### Brano scelto
____

Offese social al sindaco, condannato un professionista accusato di aver denigrato il primo cittadino, il suo vice Risi e altre persone che non è stato possibile identificare. La querelle nasce secondo gli inquirenti da scelte gestionali e politiche non condivise.

Era stato lo stesso Mazzaroppi (nell'inverno del 2015) a motivare la sua decisione di aver denunciato sei persone. Attacchi, ingiurie e offese sui social: ben oltre la critiche o la satira politica. Quelle affidate a Facebook si sarebbero rivelate vere e proprie offese, sia di carattere personale che morale.

«Per fronteggiare l'ennesima aggressione diffamatoria e calunniosa su internet - aveva spiegato in quell'occasione il primo cittadino aquinate - siamo stati costretti a presentare una denuncia all'autorità giudiziaria». A giudizio (nel 2016) era stato rinviato l'ex direttore del polo museale, Angelo Nicosia, chiamato a rispondere di per rispondere di diffamazione pluriaggravata. Ieri condannato a 2.000 euro di ammenda. La difesa del professionista ha già annunciato appello.

____

### Dall'elenco
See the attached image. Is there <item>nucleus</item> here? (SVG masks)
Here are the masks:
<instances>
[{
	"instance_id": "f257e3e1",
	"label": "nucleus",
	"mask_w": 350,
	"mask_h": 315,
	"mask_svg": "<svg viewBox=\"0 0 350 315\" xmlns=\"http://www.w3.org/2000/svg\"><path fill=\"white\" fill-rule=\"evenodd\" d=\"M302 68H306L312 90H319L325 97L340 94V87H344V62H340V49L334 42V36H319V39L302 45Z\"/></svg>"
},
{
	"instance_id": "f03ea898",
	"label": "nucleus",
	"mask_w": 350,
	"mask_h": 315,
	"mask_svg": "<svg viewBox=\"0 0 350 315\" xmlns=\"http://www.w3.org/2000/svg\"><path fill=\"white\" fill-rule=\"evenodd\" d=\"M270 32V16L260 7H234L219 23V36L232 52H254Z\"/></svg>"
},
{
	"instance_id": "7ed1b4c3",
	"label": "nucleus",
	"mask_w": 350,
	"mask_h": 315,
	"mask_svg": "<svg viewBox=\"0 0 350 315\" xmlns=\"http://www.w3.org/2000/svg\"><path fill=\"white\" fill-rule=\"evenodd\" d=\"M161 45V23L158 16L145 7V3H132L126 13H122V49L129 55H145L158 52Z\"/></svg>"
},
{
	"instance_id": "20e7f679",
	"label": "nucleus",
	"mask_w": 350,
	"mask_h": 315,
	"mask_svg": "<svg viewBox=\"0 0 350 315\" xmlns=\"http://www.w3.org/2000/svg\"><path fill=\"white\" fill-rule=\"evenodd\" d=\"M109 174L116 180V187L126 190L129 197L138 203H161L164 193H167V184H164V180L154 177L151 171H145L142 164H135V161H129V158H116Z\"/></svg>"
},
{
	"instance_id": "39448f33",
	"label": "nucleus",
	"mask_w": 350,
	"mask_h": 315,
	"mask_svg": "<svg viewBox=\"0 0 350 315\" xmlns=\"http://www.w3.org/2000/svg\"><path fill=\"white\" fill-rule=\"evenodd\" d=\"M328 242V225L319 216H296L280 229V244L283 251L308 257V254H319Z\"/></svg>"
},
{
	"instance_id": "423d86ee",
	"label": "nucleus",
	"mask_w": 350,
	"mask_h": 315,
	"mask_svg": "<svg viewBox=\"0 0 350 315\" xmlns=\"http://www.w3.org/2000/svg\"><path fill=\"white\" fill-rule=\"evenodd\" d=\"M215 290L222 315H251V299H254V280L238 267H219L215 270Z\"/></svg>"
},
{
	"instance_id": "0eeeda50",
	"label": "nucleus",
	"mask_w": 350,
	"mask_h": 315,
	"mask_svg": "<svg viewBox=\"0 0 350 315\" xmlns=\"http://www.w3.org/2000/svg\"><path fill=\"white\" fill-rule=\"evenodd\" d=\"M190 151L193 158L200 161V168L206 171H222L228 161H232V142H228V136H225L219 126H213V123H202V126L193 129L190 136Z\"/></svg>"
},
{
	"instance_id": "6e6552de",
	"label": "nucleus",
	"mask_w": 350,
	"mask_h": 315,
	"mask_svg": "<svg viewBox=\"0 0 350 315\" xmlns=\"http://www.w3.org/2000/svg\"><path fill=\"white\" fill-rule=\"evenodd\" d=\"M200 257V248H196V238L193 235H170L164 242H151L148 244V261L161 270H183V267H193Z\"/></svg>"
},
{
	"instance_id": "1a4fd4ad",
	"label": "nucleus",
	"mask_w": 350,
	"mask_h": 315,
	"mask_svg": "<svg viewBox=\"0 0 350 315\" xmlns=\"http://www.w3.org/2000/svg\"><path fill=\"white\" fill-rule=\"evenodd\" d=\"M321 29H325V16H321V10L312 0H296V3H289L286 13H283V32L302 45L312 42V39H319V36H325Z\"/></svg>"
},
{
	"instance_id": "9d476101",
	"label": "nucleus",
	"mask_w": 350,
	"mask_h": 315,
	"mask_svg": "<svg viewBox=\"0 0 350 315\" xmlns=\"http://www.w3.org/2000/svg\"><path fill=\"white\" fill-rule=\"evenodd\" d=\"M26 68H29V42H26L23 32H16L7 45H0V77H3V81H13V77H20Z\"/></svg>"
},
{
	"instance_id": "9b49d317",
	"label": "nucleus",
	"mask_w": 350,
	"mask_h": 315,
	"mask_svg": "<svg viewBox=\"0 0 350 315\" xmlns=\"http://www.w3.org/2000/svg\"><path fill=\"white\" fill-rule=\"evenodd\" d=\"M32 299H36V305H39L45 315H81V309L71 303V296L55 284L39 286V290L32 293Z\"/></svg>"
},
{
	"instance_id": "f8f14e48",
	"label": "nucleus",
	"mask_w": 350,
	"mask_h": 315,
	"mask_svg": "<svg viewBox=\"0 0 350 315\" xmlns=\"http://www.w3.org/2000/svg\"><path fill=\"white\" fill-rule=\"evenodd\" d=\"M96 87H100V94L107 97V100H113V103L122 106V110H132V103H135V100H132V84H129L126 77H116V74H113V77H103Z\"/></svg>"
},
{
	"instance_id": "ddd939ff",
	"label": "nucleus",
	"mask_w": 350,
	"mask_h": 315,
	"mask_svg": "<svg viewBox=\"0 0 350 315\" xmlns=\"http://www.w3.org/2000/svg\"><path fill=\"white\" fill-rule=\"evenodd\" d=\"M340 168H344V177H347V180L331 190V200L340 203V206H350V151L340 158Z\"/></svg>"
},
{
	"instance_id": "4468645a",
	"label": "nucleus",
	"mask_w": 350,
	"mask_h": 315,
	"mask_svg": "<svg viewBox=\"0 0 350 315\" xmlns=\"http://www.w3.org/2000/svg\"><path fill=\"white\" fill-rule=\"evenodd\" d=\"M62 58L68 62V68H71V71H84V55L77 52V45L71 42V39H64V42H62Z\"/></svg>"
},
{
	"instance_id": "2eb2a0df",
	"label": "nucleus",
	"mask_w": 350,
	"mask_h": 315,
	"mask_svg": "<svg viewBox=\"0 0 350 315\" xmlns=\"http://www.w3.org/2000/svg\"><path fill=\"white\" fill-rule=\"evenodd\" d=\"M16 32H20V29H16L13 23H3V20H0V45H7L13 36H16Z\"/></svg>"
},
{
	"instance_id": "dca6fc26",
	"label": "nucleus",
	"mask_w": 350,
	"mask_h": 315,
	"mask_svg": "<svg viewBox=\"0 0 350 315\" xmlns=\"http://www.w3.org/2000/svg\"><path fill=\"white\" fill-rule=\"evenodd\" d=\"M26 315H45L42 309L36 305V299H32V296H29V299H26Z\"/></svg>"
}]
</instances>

____

### Cosa fare
Scrivi il seguito dell'articolo sulla condanna per le offese social al sindaco, partendo dopo la sua ultima frase.

### Risposta
A rappresentare invece il sindaco e il suo vice, l'avvocato Mosè de Rubeis e lo studio Ranaldi. «Non gioisco mai di queste cose ma la sentenza di ieri a carico di Nicosia credo che possa indurre a una riflessione: l'uso distorto dei social non fa bene agli autori e neppure a chi lo riceve. Ma non fa bene neppure alla morale, alla società e all'etica. Questa sentenza credo che abbia un alto valore educativo e sociale: rappresenta una "diga", un margine di sicurezza-  ha dichiarato Mazzaroppi - Quando operiamo, noi amministratori lo facciamo per il bene comune. Le critiche sono ben accette, gli insulti -oltremodo sui social non sono contemplati».

I precedenti
Le offese social non sembrano risparmiare proprio nessuno. Diversi i casi anche nel Cassinate, poi finiti in aula: dai due dentisti di Castrocielo, apostrofati l'anno scorso da un paziente non proprio soddisfatto come "truffatori" e "delinquenti" su Facebook insulti costati al paziente una condanna a sei mesi di reclusione, pena sospesa all'ex sindaco di Cassino D'Alessandro. Era il 2017 e proprio in merito alla stretta data dall'ex primo cittadino per contrastare la prostituzione, i commenti e le frasi sul web avevano superato di gran lunga qualsiasi critica politica.